CONGRATS!! You guys are contending with BURT BRONSON, seriously!

Niiice pics.
Mr. D

Trad climber
West Coast
Dec 25, 2007 - 07:54am PT
SUH-ICK! nice work guys. what a trip!
'Pass the Pitons' Pete

Big Wall climber
like Oakville, Ontario, Canada, eh?
Dec 25, 2007 - 09:50am PT
Man, the top looks scary with all that snow! How were the final few pitches? And what about that last bit up to the rim, above the ledge with the big tree-bush?

Gym climber
Otto, NC
Dec 25, 2007 - 12:04pm PT
big white bump for the abominable snowmen

Trad climber
Mountain View, CA
Dec 25, 2007 - 12:35pm PT
Totally enjoyable TR. Thanks for sharing!

3hrs to El Cap Meadow, 1.25hrs Pinns, 42min Castle
Dec 25, 2007 - 12:39pm PT
Nice work JP and Mike! Looks cozy up there.
Mighty Hiker

Social climber
Vancouver, B.C.
Dec 25, 2007 - 12:59pm PT
Thank you - looks like an excellent adventure. Did you have a fire on top, to celebrate, or was it too late for such? It would seem a poetic thing to do - top out, warm yourselves by the fire under the light of the moon. But I guess you were pretty tired. :-)
Gene Pool

Trad climber
A trailer park in Santa Cruz
Topic Author's Reply - Dec 25, 2007 - 03:09pm PT
No fire on top. We were too tired. We heated up soup from our sleeping bags. I don't know if other people have had the same problem, but there is a rock horn that is perfectly situated to catch the haul line on the last pitch. So I had to rappell down and figure out what was going on and after all that, I just wanted to crash.
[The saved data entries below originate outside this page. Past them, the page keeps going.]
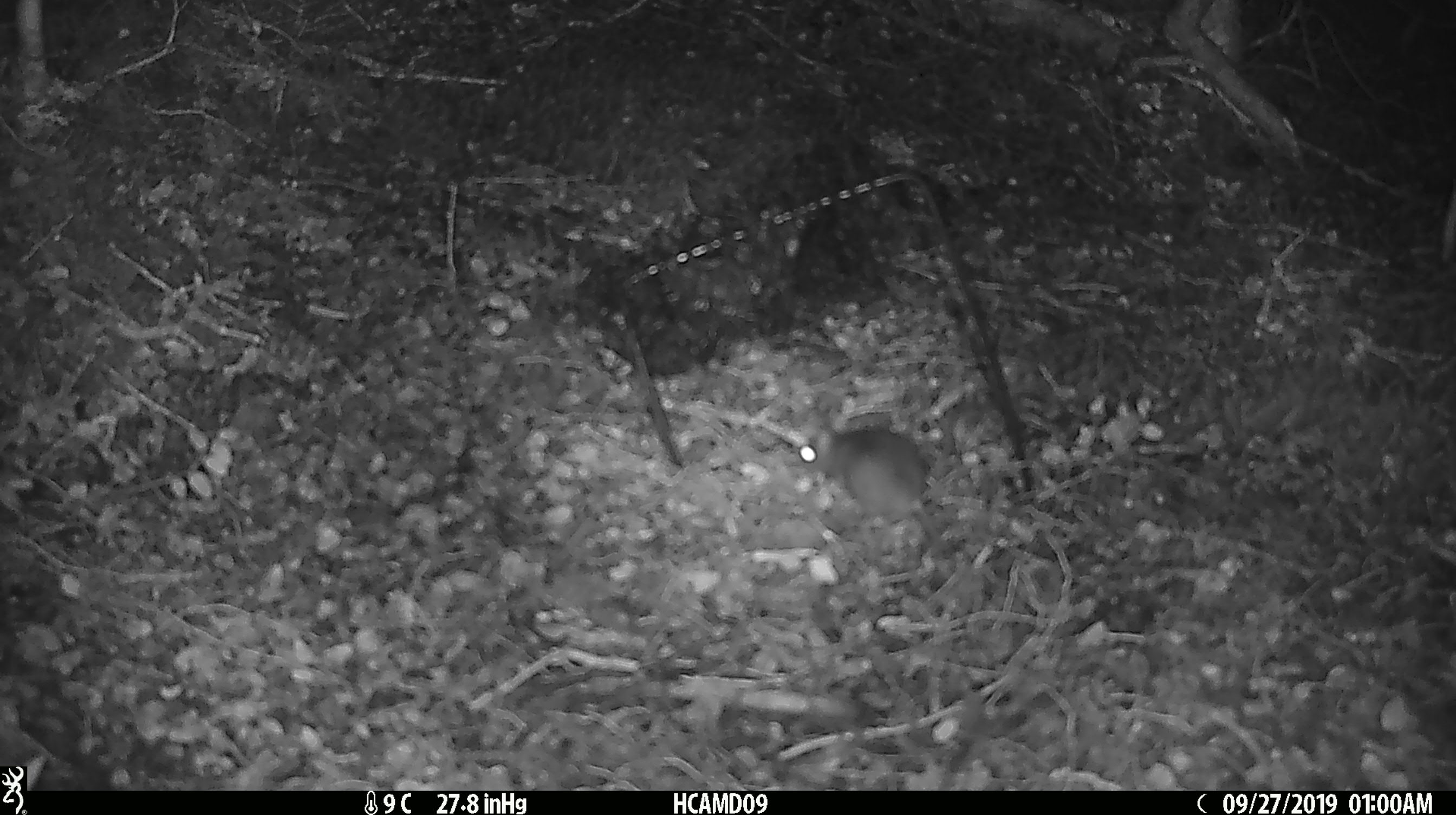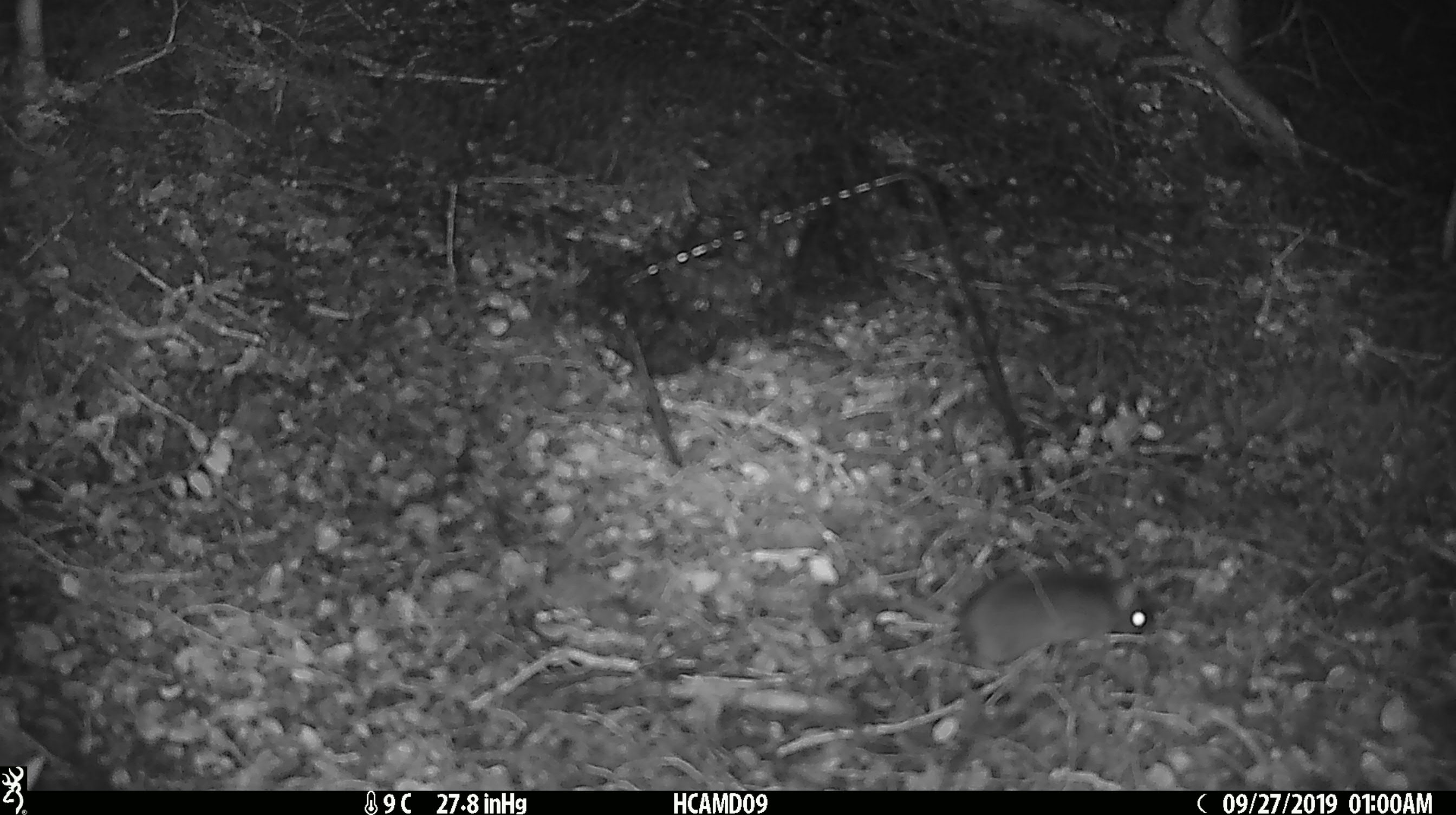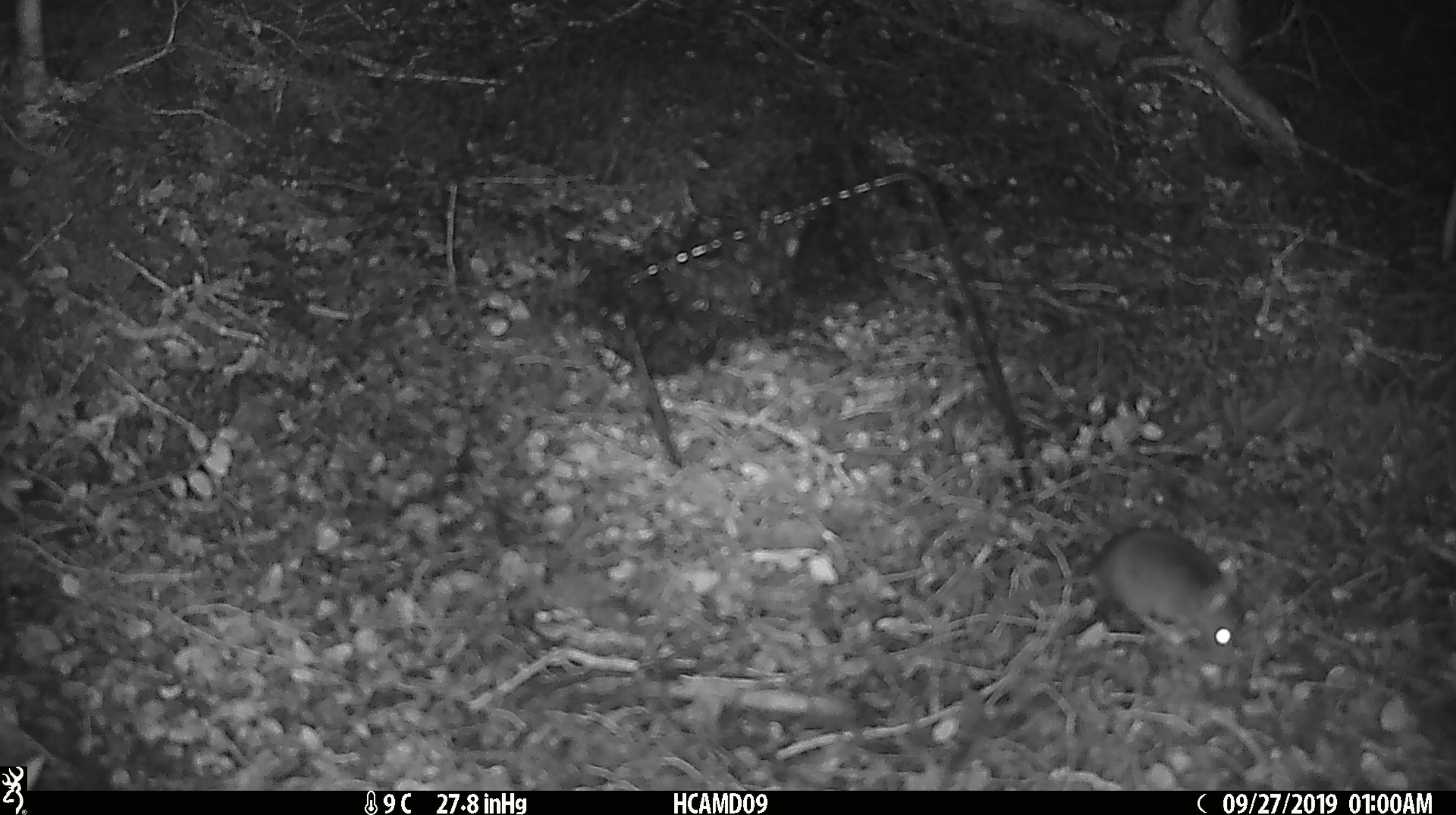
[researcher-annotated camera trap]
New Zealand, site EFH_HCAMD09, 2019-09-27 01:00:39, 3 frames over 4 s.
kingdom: Animalia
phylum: Chordata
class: Mammalia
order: Rodentia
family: Muridae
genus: Mus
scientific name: Mus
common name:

The last couple pitches were wet, but doing them at night meant that there wasn't much ice. In the morning, they probably would have been hard. Ivo was nice and offered to drop ropes to us if we got stuck by ice, but luckily we didn't need to take him up on the offer.
pimp daddy wayne

The Bat Caves
Dec 25, 2007 - 03:31pm PT
Nice work!!!!!!!!!!!!!!!!!!!!!!!!

1/2way between Yos and Moab
Dec 25, 2007 - 03:54pm PT

Ice climber
Ashland, Or
Dec 25, 2007 - 04:16pm PT

Social climber
A prison of my own creation
Dec 25, 2007 - 04:17pm PT
Cool stuff. That looked bold up there in the winter. Thanks for the TR!

Merry Xmas!

Trad climber
sorry, just posting out loud.
Dec 25, 2007 - 04:53pm PT
so good

*cross posting to

Big Wall climber
So Cal
Dec 25, 2007 - 06:27pm PT
Very cool. Nice to have done it in winter conditions. Big props to both of you!


Trad climber
Sacramento, CA
Dec 25, 2007 - 11:55pm PT
Just to clear things up. It was not our first wall, it was our first wall together as bros. I had an awesome time with my bro and I appreciate all the support we got. This includes the phone calls that said "I hope you guys bailed, cause there is a huge storm in Yosemite right now," the warnings before we left "you guys are nuts," and even the occasional shout from the valley floor while we were on the wall that said "You guys are gonna die." Thanks so much, Mike.